- Exercise task -
Copy the records below unchanged, except replace each occurrence of "orange drum" with "orange barrel".

************

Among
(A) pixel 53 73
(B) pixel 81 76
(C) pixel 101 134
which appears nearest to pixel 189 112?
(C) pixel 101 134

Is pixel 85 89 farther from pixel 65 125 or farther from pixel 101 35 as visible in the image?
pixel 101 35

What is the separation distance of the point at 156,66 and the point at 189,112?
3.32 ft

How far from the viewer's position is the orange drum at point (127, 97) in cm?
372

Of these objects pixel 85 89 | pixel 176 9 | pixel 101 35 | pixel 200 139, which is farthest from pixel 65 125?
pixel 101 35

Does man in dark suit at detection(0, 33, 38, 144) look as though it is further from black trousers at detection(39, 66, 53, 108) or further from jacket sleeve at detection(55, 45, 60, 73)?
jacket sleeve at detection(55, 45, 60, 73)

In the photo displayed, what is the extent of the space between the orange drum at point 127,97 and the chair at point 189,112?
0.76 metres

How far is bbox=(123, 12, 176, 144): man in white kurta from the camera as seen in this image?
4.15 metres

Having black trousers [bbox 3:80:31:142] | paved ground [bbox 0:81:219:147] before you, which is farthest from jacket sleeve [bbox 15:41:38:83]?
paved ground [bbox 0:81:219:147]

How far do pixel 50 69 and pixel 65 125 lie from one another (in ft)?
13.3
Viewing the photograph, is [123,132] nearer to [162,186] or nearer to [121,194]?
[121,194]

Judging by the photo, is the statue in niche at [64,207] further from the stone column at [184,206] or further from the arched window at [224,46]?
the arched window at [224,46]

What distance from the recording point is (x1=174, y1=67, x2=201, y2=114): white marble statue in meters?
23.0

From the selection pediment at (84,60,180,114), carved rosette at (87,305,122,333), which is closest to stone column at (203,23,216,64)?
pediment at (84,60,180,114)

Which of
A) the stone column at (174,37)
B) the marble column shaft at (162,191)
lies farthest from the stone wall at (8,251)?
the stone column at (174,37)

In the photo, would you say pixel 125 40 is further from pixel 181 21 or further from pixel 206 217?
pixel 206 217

************

- Exercise response -
Among
(A) pixel 53 73
(B) pixel 81 76
(C) pixel 101 134
which appears nearest to pixel 189 112?
(C) pixel 101 134

Is pixel 85 89 farther from pixel 65 125 or farther from pixel 101 35 as visible in the image?
pixel 101 35

What is the separation distance of the point at 156,66 and the point at 189,112?
3.32 ft

How far from the viewer's position is the orange barrel at point (127, 97) in cm?
372

Of these objects pixel 85 89 | pixel 176 9 | pixel 101 35 | pixel 200 139, which is farthest from pixel 65 125?
pixel 101 35

Does man in dark suit at detection(0, 33, 38, 144) look as though it is further from black trousers at detection(39, 66, 53, 108) or further from jacket sleeve at detection(55, 45, 60, 73)?
jacket sleeve at detection(55, 45, 60, 73)

In the photo displayed, what is the extent of the space between the orange barrel at point 127,97 and the chair at point 189,112?
0.76 metres

How far is bbox=(123, 12, 176, 144): man in white kurta from the camera as seen in this image?
4.15 metres

Having black trousers [bbox 3:80:31:142] | paved ground [bbox 0:81:219:147] before you, which is farthest from jacket sleeve [bbox 15:41:38:83]?
paved ground [bbox 0:81:219:147]

How far do pixel 50 69 and pixel 65 125 lie from one another (in ft)?
13.3
Viewing the photograph, is [123,132] nearer to [162,186] or nearer to [121,194]?
[121,194]

Judging by the photo, is the statue in niche at [64,207] further from the stone column at [184,206] or further from the arched window at [224,46]?
the arched window at [224,46]

What distance from the recording point is (x1=174, y1=67, x2=201, y2=114): white marble statue in meters?
23.0

From the selection pediment at (84,60,180,114), carved rosette at (87,305,122,333), which is closest to stone column at (203,23,216,64)?
pediment at (84,60,180,114)

Which of
A) the stone column at (174,37)
B) the marble column shaft at (162,191)
lies farthest from the stone wall at (8,251)?
the stone column at (174,37)

In the photo, would you say pixel 125 40 is further from pixel 181 21 or further from pixel 206 217?
pixel 206 217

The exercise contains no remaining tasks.